We also spent some time configuring the database connection pool settings, this was because we noticed sometimes the applications were restarting due to lack of available db connections. We also noticed the http calls between services were quite substantial so we added in some reference tables that would be updated through kafka calls, ensuring the data is fresh.

Milestone 2


Now that we had around 400,000 users and the services were stable it was time to progress to phase 2. This milestone would involve building our membership systems which included the ability to register for families. We would need to provide organisations with administrator accounts, allowing them to create an abundance of packages users could choose from.

We decided to use stripe connect to manage memberships and allow admins to create their own payment gateways and json schema for membership packages. Admins could follow a simple flow to get their organizations active on the GAA platform and then register custom membership packages which were stored as json schema files to be validated against later. We allowed quite significant customisation on their part, the type of membership offering (subscription/single payment), the length of the subscription, the price and more. The entire flow can be seen below:

At this point the application had 2 additional microservices, a membership service and a payment service. The payment service was made up of a call for registering organisations to stripe and a webhook callback that allowed stripe to fire all events back to our application. We saved all these events locally when they came through and processed them with a scheduled job. Once the scheduled job fired it would fire an event through kafka that would be picked up by the membership service and updated accordingly. We had split the event into two parts, payment request received and charge successful/failed.
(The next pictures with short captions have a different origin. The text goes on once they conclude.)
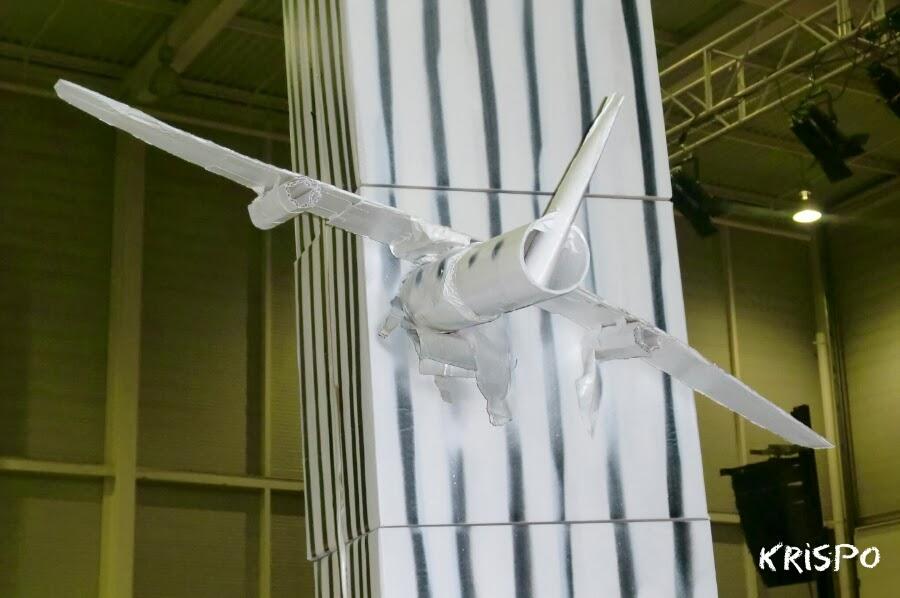 avion estrellado contra edificio como escultura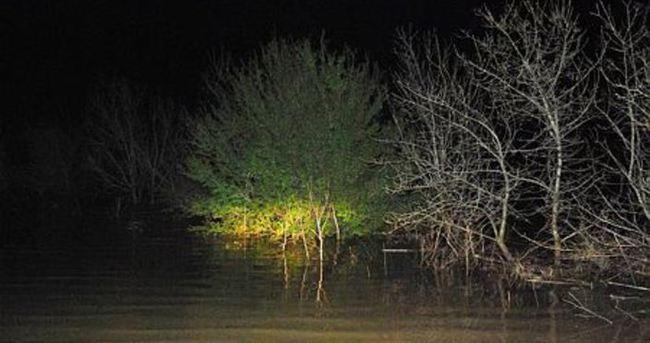 Yollar kapandı, tarlalar göle döndü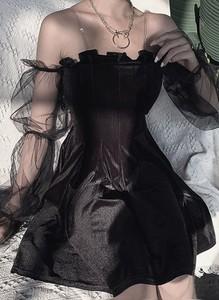 Czarna sukienka Cikelly z długim rękawem w geometryczne wzory dopasowana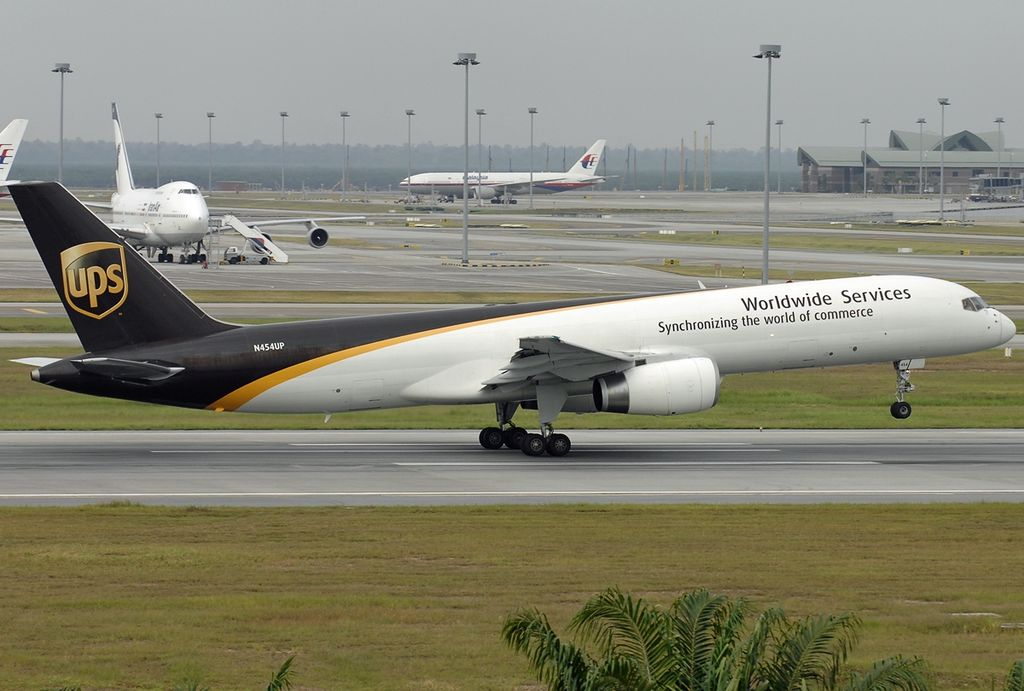 File Boeing 757 24a Pf United Parcel Service Ups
Users could now see their active memberships and admins could ensure that players for each teams had all paid their membership fee successfully. We delivered these features after a few months and since then tens of millions have been processed in membership fees. At this point it felt like a successful delivery, the GAA were happy with the product and I was happy to move onto my next challenge.

Milestone 2 Issues


Milestone 2 had one significant issue, the event processing had a race condition that we didn't notice, sometimes the application would process the charge event before the payment event and the way we had handled the logic meant the users membership would be set back to a PENDING state. We fixed this race condition using the unique end to end event ID and ensuring that it was processing them in the correct order. However some of the data was still out of sorts even after we reran all the affected events. We had to write quite a large SQL script to update the afflicted accounts, luckily we also had snapshotting on the database in case something went wrong. However it all worked out well thankfully.